They hadn’t brought up Holly yet, the discovery of her body. He surveyed the place, wondering if they’d checked all the cars in the parking lot. Holly’s was there, over by the wall. He had the keys. Should he come back later, move the car? What if someone saw him? There were probably surveillance cameras everywhere. Were there?

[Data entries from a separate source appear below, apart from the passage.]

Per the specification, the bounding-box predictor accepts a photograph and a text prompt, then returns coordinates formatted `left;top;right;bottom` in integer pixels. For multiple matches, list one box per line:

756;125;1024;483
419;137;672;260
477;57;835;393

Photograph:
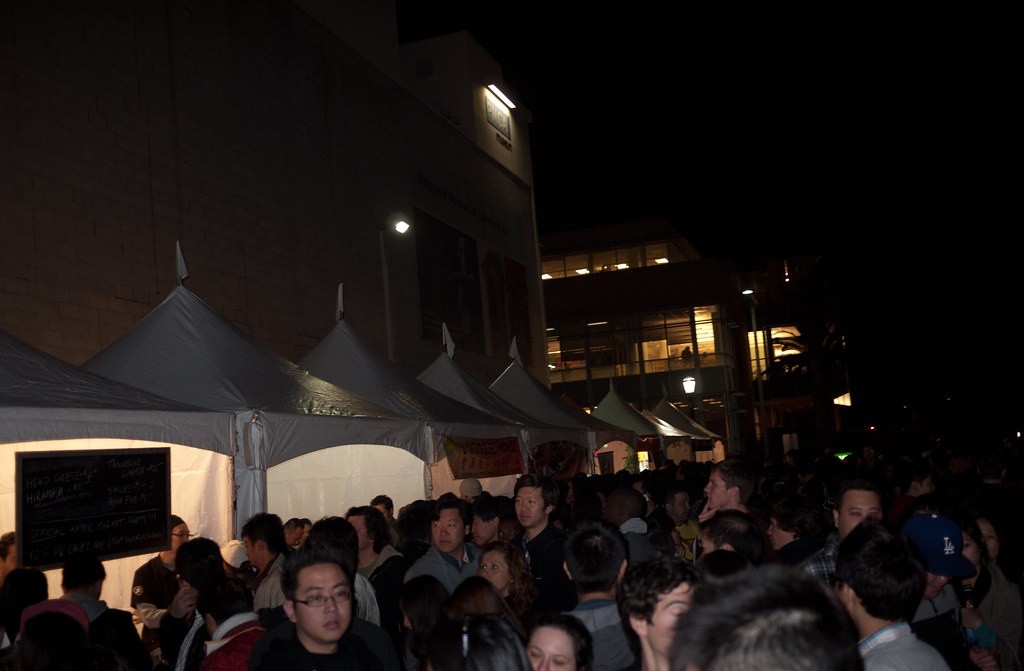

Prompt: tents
653;385;727;464
0;327;237;626
75;236;429;539
416;322;595;482
300;280;533;503
486;335;640;478
590;373;696;476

“At this point,” the cop continued, “we’re considering the Howarth case closed. Not connected to any of the other recent deaths in the city of Boston.”
Other recent deaths?
That
what this was about?
“So now there’s
three
bridge killings?” some reporter yelled. A slinky brunette took a step closer to the podium, holding a microphone, her cameraman beside her. “Sellica Darden, Amaryllis Roldan, and
our
sources say there’s now a new victim. Is that correct?”
A lackey in a pullover tried to step to the microphone, but the big cheese waved him away. “There’s no Bridge Killer, Miss Wu. As we’ve repeatedly told you. The other cases are under investigation, and—”
“
Our
sources also say there’s a new victim, can you confirm that?” Another reporter pushed to the front. “That hardly means the city is any safer.”
Whatever,
Matt thought. Soon as this was over, he’d find Jane Ryland again. He had something even bigger for her.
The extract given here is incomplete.